WHAT IS REQUIRED >>
Please copy the text below about the Korean geographer Kim Jeong-ho word for word, in full, without the rows that follow it.

- Hangul: 김정호
- Hanja: 金正浩
- RR: Gim Jeongho
- MR: Kim Chŏngho
- IPA: [kimdʑʌŋho]

Art name
- Hangul: 고산자
- Hanja: 古山子
- RR: Gosanja
- MR: Kosanja
- IPA: [koːsʰandʑa]

Courtesy name
- Hangul: 백원, 백온
- Hanja: 伯元, 伯溫
- RR: Baekwon, Baekon
- MR: Paegwŏn, Paegon
- IPA: [pɛɡwʌn], [pɛɡon]

= Gim Jeong-ho =

Korean geographer (1804–1866)

Kim Jeong-ho's magnum opus, Daedong Yeojido.

Kim Jeong-ho (1804-1866?) was a Korean geographer and cartographer. His art name was Gosanja. He was born in Hwanghaedo. It is believed that he walked the entire length and breadth of the Korean peninsula, through mountain and valley, in order to research and compile his magnum opus, the Daedongyeojido, a map of Korea that was published in 1861, from which a single-sheet version, the Daedongyeojijeondo (대동여지전도 大東與地全圖), was subsequently made.

GIVEN ENTRIES >>

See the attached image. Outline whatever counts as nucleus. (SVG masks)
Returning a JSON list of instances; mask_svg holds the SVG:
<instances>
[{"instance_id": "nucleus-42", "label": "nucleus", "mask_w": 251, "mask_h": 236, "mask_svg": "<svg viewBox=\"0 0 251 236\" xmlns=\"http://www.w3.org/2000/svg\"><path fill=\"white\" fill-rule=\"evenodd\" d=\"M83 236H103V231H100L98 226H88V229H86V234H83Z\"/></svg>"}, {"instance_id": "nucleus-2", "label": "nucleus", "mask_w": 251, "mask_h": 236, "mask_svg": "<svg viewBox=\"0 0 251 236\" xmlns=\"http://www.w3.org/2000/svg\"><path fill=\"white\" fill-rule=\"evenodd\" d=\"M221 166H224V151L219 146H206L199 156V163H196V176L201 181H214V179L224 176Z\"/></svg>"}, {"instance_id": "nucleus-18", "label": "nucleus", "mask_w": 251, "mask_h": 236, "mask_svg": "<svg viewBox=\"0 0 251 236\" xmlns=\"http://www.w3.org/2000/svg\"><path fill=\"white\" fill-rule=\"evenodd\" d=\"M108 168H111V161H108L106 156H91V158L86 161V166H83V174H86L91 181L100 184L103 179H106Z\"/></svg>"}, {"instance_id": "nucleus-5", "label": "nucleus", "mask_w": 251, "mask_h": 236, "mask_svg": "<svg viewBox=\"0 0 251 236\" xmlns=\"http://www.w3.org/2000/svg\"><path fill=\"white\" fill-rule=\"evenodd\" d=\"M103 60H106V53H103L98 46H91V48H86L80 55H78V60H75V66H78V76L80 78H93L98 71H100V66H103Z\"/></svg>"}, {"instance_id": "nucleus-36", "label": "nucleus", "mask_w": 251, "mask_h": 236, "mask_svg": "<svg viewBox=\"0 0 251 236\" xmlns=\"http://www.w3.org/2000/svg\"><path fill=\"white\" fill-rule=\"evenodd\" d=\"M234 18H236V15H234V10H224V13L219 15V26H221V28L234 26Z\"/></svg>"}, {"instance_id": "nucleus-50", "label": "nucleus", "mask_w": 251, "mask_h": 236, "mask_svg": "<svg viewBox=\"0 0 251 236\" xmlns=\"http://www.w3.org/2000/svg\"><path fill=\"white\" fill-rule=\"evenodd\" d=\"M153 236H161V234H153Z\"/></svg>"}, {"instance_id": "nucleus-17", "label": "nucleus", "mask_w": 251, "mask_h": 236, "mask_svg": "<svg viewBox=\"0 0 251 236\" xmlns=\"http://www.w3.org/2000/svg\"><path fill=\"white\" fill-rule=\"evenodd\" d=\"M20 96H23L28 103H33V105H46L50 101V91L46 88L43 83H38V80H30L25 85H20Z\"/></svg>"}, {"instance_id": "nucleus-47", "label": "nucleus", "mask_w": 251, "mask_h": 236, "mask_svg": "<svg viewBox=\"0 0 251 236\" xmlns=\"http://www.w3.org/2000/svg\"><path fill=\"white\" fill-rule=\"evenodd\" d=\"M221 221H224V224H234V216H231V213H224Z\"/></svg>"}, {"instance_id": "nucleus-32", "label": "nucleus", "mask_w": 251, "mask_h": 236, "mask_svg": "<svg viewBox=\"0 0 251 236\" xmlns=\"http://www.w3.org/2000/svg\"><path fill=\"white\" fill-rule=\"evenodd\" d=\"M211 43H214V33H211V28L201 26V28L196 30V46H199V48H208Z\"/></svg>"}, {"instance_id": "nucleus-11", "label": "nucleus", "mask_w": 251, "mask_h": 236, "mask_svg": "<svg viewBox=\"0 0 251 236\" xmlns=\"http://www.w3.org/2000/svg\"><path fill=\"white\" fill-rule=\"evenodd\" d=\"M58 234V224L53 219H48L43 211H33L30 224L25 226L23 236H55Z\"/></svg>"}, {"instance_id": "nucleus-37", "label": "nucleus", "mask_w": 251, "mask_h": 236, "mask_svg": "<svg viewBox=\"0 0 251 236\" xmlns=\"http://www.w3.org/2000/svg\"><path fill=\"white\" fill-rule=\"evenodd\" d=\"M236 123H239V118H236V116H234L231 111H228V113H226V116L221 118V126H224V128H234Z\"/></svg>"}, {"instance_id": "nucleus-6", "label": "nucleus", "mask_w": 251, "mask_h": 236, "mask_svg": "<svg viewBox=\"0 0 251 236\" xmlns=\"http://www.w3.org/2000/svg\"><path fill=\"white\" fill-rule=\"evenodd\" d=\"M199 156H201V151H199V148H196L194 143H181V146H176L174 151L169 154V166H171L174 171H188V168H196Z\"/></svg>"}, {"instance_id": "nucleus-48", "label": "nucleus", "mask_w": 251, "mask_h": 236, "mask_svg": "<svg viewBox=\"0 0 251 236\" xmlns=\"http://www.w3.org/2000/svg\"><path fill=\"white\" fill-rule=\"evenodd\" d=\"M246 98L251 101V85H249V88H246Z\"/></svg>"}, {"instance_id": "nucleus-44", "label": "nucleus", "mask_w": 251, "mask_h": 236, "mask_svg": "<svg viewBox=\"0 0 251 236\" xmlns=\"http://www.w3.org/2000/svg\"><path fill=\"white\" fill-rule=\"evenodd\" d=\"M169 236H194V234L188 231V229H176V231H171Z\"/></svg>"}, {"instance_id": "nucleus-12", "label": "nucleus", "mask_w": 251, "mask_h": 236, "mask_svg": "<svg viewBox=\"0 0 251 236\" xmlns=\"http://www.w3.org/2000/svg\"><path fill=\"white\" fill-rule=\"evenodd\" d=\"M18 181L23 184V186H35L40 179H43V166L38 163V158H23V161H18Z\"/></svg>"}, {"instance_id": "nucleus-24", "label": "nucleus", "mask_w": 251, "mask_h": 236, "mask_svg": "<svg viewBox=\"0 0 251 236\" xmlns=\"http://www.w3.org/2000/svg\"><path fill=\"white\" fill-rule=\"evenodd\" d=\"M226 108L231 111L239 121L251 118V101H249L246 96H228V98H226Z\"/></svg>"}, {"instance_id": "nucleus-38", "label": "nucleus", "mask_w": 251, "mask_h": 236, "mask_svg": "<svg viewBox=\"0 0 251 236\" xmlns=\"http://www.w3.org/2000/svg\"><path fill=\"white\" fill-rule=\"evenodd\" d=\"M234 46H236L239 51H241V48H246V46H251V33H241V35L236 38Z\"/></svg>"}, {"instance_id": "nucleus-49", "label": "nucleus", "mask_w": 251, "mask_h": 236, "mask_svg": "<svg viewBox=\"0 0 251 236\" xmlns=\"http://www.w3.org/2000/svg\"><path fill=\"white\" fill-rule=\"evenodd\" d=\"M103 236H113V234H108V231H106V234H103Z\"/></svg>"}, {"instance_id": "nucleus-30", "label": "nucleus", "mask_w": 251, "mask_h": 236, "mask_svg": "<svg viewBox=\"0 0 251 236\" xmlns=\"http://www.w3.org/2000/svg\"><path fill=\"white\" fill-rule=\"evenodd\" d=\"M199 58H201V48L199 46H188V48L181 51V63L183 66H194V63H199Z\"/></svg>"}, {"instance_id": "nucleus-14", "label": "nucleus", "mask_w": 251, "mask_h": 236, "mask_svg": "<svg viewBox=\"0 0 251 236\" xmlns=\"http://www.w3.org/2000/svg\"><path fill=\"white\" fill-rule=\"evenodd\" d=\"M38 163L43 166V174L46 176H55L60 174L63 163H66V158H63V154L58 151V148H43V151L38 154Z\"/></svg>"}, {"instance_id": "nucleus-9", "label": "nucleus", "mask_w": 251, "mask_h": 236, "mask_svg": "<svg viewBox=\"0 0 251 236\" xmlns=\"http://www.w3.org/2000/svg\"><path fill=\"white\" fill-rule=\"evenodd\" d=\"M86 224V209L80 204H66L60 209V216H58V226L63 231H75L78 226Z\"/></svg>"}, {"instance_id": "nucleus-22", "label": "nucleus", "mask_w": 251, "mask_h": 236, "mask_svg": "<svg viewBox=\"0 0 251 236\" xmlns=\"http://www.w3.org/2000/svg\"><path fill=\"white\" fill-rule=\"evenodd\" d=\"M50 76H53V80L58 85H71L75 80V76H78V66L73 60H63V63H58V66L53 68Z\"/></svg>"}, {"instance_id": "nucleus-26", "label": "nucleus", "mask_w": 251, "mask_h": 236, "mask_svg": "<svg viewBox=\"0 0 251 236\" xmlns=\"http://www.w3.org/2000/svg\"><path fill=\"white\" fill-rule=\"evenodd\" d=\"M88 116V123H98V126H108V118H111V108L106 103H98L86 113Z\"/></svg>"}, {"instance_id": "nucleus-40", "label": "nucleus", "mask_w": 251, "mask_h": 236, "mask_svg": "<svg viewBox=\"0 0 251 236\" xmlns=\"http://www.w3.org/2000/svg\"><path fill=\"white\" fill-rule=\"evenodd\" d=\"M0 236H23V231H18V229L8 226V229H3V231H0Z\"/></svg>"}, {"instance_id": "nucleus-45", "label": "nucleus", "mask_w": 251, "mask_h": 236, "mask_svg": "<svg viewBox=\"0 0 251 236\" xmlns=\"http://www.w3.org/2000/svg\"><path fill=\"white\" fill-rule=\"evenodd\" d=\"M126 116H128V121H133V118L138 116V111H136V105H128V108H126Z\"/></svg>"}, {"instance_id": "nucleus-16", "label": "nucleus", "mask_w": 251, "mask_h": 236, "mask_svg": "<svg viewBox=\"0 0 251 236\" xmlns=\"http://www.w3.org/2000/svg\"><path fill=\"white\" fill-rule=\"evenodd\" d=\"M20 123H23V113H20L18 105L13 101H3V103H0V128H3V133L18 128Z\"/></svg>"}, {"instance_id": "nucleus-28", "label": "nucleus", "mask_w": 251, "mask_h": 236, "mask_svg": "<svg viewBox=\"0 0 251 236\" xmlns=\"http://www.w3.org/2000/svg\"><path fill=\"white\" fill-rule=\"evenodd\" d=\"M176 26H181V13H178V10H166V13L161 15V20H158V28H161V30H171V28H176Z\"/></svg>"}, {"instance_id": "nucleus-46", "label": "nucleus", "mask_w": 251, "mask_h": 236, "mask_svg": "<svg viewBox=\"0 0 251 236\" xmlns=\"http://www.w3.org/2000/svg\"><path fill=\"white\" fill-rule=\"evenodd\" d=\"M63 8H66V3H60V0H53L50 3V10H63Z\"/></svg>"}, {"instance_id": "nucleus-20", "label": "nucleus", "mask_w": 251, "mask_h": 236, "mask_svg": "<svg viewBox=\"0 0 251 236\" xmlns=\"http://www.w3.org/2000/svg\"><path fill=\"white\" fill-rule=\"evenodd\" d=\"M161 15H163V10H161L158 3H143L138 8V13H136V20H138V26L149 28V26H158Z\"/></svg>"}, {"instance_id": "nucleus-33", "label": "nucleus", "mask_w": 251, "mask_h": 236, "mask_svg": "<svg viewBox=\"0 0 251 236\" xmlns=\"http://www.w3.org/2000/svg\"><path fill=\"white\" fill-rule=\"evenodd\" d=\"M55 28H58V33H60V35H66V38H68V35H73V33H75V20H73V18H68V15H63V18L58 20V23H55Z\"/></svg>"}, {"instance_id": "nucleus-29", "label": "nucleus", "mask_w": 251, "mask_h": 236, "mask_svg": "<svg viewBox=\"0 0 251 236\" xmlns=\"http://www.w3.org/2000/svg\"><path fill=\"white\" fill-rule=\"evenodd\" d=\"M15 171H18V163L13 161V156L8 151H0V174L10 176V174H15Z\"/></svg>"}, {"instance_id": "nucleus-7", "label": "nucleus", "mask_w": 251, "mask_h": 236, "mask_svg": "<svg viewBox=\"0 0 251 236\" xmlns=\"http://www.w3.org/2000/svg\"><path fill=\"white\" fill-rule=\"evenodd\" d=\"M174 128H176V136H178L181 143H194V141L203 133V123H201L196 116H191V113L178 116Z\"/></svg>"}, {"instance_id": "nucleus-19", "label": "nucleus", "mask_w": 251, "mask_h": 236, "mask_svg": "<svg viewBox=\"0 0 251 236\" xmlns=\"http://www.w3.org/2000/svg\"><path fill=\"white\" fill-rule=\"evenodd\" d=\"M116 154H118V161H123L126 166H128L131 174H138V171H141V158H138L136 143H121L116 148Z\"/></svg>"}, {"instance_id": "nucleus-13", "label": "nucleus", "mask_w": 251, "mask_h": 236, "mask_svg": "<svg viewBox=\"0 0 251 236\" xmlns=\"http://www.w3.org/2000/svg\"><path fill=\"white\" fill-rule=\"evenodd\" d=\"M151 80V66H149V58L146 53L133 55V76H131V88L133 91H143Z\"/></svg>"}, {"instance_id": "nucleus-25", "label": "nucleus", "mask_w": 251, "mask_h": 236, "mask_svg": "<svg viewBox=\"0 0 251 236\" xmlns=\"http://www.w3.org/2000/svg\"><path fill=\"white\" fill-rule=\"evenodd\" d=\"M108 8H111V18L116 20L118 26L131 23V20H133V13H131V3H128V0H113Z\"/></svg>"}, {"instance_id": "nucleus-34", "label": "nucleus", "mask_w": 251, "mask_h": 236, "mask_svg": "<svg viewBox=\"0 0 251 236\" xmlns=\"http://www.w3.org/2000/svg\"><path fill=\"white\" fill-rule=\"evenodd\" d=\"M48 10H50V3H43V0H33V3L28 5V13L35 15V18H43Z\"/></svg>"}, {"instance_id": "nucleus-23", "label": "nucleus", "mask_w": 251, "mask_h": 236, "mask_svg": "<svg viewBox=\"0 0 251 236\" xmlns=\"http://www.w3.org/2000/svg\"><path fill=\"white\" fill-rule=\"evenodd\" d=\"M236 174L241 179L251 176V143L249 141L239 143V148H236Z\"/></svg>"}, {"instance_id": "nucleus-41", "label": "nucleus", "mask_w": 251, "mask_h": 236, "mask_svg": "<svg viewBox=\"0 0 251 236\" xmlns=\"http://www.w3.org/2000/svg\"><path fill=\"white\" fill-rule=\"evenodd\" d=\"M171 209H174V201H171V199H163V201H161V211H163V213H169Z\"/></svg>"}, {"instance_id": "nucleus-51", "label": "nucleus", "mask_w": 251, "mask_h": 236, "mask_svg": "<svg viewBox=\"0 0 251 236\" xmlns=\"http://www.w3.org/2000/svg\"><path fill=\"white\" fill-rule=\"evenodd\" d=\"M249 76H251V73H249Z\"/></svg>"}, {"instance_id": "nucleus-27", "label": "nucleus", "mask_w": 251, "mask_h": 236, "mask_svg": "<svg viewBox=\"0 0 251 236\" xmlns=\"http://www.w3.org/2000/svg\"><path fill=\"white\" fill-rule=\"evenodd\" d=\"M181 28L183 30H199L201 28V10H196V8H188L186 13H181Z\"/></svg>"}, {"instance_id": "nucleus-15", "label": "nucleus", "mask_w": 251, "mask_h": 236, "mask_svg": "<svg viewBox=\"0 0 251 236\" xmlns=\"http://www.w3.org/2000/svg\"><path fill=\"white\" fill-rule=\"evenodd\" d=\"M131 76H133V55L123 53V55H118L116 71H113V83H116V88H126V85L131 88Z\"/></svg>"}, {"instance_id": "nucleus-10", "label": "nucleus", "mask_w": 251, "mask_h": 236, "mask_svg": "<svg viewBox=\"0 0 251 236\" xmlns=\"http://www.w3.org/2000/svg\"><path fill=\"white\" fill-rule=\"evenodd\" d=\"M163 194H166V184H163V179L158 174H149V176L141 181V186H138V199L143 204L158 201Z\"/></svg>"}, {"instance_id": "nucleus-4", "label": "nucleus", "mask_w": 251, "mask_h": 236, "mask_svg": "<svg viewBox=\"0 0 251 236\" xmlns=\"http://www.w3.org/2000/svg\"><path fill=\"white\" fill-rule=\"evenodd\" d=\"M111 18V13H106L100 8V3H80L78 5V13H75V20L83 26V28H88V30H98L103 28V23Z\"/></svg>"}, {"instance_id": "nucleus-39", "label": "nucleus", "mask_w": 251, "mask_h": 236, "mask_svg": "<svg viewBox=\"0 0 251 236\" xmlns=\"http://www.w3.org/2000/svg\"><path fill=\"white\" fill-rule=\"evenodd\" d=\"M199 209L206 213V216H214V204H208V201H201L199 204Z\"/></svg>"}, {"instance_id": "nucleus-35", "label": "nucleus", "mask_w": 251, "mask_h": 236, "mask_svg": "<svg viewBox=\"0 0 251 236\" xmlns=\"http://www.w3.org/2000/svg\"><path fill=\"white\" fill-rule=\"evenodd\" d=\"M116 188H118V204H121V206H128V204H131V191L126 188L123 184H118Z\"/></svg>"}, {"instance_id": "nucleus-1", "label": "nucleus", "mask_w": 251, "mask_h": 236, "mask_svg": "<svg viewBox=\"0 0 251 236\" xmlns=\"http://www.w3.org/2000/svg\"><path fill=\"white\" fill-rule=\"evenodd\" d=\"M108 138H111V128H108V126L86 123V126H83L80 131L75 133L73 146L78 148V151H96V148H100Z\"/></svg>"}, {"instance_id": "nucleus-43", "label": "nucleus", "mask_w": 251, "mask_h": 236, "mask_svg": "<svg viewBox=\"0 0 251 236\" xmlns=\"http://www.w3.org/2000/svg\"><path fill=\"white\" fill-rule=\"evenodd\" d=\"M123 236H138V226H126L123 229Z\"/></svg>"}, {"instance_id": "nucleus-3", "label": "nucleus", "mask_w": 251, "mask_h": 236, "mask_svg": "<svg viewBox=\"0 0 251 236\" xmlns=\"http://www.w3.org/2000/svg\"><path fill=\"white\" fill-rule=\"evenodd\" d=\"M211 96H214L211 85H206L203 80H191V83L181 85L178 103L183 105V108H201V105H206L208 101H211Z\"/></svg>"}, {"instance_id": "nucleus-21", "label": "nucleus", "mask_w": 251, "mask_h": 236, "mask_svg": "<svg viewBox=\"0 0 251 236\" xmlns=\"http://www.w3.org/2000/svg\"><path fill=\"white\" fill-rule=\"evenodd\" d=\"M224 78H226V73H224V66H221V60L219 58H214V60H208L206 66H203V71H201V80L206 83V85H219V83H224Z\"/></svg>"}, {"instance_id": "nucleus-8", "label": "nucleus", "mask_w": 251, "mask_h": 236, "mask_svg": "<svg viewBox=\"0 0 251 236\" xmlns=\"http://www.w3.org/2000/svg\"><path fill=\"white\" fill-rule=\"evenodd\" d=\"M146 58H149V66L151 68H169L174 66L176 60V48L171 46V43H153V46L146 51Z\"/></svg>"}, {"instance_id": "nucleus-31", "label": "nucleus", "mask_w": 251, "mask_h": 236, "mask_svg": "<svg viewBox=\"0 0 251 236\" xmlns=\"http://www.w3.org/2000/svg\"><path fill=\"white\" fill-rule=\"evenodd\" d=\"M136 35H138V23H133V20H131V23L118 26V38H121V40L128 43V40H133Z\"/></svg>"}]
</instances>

SOLVED EXERCISE >>
- Hangul: 김정호
- Hanja: 金正浩
- RR: Gim Jeongho
- MR: Kim Chŏngho
- IPA: [kimdʑʌŋho]

Art name
- Hangul: 고산자
- Hanja: 古山子
- RR: Gosanja
- MR: Kosanja
- IPA: [koːsʰandʑa]

Courtesy name
- Hangul: 백원, 백온
- Hanja: 伯元, 伯溫
- RR: Baekwon, Baekon
- MR: Paegwŏn, Paegon
- IPA: [pɛɡwʌn], [pɛɡon]

= Gim Jeong-ho =

Korean geographer (1804–1866)

Kim Jeong-ho's magnum opus, Daedong Yeojido.

Kim Jeong-ho (1804-1866?) was a Korean geographer and cartographer. His art name was Gosanja. He was born in Hwanghaedo. It is believed that he walked the entire length and breadth of the Korean peninsula, through mountain and valley, in order to research and compile his magnum opus, the Daedongyeojido, a map of Korea that was published in 1861, from which a single-sheet version, the Daedongyeojijeondo (대동여지전도 大東與地全圖), was subsequently made.